Good news! together with @hamptokr we could fix the memory problem and reading/writing memory from within function calls now fully works. In fact, all tests - with the exception of WASI tests as I didn't look at WASI yet - work \o/

Next steps: Fixing WASI and cleaning things up

tessi avatar Sep 01 '22 19:09 tessi

Keeping you updated here: WASI seems to work roughly - I still have to fix file access permissions, but 5/10 wasi tests work. This is getting closer :)

tessi avatar Sep 05 '22 19:09 tessi

Perfect timing here, Wasmtime just announced 1.0! Very exciting 😄

brooksmtownsend avatar Sep 21 '22 18:09 brooksmtownsend

super exciting indeed! :)

I worked some more on the wasmtime fork and all test are green now 🎉

Screenshot 2022-10-06 at 18 55 13

However, it works only on my wasmtime fork. Next task is to contribute my wasmtime changes back so we can have proper access permissions for preopened directories. I'm currently asking the wasmtime folks how to contribute my patch back here.

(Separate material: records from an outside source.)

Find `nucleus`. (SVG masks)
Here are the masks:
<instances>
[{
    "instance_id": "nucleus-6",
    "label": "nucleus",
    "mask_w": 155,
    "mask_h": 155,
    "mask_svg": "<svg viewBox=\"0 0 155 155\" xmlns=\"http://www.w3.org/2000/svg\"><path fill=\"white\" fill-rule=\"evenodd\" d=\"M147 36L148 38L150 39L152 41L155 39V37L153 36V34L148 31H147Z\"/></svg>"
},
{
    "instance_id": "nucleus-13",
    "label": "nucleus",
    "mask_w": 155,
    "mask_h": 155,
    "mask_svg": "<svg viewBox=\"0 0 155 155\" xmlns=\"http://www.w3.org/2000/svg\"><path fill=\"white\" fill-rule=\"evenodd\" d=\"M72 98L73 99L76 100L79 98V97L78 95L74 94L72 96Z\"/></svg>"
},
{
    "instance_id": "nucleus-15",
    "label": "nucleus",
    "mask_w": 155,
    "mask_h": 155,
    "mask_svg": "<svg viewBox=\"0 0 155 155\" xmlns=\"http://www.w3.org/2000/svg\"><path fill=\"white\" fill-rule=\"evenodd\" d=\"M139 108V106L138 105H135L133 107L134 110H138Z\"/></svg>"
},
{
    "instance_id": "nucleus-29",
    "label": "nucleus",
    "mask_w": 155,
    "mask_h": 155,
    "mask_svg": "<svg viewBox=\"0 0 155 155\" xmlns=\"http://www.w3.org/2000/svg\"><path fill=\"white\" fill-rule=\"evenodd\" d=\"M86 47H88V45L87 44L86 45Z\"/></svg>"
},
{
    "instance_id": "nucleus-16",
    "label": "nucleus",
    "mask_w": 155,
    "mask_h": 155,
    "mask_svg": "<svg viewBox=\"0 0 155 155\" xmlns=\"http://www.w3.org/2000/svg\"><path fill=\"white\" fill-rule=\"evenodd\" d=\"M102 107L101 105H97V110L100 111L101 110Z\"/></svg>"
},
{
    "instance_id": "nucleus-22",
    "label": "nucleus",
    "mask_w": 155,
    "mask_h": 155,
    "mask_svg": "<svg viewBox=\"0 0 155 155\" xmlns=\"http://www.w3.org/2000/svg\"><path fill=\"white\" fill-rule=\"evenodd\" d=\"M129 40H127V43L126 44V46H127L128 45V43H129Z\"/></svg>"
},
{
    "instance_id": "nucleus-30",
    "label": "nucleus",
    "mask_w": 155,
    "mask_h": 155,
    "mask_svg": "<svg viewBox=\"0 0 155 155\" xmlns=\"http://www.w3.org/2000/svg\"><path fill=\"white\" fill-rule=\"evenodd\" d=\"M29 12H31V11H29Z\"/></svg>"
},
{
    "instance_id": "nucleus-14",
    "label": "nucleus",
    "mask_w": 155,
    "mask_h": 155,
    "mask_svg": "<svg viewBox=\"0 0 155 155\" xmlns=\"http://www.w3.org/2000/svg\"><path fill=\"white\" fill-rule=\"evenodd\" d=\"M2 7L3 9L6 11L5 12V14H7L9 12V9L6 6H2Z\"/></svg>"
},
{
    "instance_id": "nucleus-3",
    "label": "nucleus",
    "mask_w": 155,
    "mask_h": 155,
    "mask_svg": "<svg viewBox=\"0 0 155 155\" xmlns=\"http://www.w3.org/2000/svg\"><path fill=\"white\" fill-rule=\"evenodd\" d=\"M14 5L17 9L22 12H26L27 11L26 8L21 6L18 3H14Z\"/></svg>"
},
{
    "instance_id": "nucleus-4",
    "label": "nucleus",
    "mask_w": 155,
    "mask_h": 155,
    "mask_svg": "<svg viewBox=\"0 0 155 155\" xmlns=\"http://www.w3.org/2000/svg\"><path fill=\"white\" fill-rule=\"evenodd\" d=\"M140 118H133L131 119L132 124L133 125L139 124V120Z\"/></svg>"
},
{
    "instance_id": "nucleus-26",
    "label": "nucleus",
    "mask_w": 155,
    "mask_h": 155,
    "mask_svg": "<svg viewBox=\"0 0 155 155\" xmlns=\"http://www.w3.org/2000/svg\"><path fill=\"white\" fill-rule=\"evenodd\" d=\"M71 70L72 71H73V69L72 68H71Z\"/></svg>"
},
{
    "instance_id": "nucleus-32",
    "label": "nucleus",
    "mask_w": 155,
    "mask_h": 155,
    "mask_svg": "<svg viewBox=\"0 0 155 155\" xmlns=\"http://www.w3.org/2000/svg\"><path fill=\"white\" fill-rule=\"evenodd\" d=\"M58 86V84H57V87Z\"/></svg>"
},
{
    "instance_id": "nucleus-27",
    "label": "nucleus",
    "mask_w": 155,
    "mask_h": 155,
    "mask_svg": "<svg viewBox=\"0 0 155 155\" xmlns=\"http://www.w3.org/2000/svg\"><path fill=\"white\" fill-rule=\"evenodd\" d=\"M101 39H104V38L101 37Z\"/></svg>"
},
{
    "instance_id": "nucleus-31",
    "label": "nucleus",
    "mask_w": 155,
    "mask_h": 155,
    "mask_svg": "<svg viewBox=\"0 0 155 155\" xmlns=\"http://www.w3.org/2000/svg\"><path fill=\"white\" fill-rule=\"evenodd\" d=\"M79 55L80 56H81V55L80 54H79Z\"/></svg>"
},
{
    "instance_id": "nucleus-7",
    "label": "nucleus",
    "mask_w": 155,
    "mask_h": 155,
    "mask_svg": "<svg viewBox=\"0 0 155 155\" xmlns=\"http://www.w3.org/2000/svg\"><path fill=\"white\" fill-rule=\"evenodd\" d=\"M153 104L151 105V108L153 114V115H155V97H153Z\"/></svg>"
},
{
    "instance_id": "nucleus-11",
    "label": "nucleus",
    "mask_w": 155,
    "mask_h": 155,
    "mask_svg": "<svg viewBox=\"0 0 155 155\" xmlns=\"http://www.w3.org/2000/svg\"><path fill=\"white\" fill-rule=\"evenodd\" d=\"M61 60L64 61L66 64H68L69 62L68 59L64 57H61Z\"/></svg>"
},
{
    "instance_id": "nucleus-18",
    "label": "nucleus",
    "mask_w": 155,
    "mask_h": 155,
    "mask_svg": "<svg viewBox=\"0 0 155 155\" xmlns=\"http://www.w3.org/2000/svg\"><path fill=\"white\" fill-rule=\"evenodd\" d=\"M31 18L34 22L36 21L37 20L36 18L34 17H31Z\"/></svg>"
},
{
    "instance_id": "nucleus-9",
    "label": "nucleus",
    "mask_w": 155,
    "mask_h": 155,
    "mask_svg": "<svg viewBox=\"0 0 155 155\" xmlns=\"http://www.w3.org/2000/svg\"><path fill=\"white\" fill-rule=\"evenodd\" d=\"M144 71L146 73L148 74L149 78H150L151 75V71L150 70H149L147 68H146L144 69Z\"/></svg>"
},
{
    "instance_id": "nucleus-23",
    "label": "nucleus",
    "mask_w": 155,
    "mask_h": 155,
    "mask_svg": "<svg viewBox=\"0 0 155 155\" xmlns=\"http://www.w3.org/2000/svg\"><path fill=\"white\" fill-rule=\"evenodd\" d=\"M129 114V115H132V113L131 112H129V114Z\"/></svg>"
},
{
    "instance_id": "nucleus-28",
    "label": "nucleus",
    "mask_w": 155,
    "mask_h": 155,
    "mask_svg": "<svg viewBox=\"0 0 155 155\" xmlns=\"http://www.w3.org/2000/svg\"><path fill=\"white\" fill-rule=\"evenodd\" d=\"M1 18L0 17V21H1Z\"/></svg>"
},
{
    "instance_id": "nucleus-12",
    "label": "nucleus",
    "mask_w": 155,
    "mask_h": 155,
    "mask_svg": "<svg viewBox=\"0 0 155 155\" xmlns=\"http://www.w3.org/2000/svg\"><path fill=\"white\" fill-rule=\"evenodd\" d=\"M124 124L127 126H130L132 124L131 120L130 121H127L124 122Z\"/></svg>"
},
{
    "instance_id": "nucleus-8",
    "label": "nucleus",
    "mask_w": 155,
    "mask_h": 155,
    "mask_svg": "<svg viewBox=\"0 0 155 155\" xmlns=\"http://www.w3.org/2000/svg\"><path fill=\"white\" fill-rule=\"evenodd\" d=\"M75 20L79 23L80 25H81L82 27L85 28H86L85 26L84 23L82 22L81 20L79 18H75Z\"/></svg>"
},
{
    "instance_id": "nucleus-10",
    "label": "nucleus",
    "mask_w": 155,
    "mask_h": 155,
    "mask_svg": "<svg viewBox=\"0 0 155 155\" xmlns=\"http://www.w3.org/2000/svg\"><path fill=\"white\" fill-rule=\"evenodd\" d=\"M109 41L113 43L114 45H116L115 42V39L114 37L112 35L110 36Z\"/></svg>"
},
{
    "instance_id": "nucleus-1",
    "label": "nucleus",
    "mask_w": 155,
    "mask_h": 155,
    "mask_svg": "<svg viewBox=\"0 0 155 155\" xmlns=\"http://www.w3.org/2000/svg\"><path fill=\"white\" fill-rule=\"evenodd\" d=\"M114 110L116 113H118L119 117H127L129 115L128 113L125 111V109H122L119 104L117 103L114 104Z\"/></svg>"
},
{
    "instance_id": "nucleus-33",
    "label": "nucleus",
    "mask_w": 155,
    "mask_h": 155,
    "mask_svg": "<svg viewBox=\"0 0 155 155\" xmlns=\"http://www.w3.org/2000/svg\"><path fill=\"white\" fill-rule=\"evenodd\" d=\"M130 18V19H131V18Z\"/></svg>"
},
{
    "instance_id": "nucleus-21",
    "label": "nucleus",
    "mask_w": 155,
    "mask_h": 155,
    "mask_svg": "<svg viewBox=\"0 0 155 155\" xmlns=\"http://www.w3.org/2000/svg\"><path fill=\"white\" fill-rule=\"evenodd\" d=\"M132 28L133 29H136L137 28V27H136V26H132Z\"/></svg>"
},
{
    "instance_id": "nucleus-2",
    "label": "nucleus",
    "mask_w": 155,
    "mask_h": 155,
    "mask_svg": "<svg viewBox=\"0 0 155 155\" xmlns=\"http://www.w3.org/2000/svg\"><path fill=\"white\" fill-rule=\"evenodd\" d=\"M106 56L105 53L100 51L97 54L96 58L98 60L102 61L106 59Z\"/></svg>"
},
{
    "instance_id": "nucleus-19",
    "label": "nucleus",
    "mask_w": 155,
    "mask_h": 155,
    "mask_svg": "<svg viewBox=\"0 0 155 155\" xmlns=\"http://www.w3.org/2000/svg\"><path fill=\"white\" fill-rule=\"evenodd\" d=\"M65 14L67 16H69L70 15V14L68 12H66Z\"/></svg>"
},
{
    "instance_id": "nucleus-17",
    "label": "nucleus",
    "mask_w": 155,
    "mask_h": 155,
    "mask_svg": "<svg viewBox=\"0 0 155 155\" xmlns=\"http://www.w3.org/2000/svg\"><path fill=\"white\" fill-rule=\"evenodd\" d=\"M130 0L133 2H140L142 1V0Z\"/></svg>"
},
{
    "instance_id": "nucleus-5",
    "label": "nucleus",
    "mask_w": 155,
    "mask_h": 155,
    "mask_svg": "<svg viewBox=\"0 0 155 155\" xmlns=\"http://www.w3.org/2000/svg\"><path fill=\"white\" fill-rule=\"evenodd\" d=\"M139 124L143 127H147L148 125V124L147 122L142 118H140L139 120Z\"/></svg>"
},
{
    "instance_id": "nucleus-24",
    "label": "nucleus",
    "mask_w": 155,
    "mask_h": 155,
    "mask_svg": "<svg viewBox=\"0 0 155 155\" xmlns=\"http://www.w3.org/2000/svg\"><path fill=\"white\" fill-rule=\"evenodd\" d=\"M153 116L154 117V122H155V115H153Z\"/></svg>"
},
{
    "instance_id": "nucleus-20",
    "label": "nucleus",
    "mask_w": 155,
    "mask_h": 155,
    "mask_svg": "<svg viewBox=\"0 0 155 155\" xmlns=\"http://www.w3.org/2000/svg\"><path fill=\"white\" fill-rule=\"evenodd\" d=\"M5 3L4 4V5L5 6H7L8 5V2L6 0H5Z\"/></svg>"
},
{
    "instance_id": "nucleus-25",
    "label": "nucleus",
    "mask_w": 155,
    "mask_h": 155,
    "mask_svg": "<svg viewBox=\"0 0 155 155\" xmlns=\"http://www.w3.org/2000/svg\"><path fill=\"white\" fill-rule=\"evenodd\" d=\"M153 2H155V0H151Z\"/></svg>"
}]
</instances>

tessi avatar Oct 06 '22 16:10 tessi

However, @brooksmtownsend it would be great if you could give that fork a try and see if it works for you.

Some things (especially the WASI API) changed, but I hope the changes are easy to spot reading the source. But if not, please, ask :) Writing docs and a migration guide is another open TODO.

tessi avatar Oct 06 '22 16:10 tessi

Next task is to contribute my wasmtime changes back so we can have proper access permissions for preopened directories.

Turns out that the wasmtime folks recommended to not have access permissions for WASI preopens yet but rather wait it to be implemented "proper" in the future (ticket).

So I removed use of my custom wasmtime fork and instead upgraded to wasmtime 4.0. Any preopened directory will come with full access permissions until wasmtime allows us to restrict access.

In addition, I moved all WASI opts (but especially the directory preopen options) into Elixir structs. This makes it easier to upgrade them in the future because we will get proper compile-time errors whith missing or changed keys (e.g. for those future access permissions). This probably even improves usability.

tessi avatar Dec 30 '22 00:12 tessi

@brooksmtownsend did you have the time to try things out yet? No worries if not :)

I'll soon merge my work back into this repo (in some dev-branch, I guess) to prepare docs, polish, and release the new version

tessi avatar Dec 30 '22 00:12 tessi

The MR that brings the changes back is here and looks good. Docs are updated, changelog is written.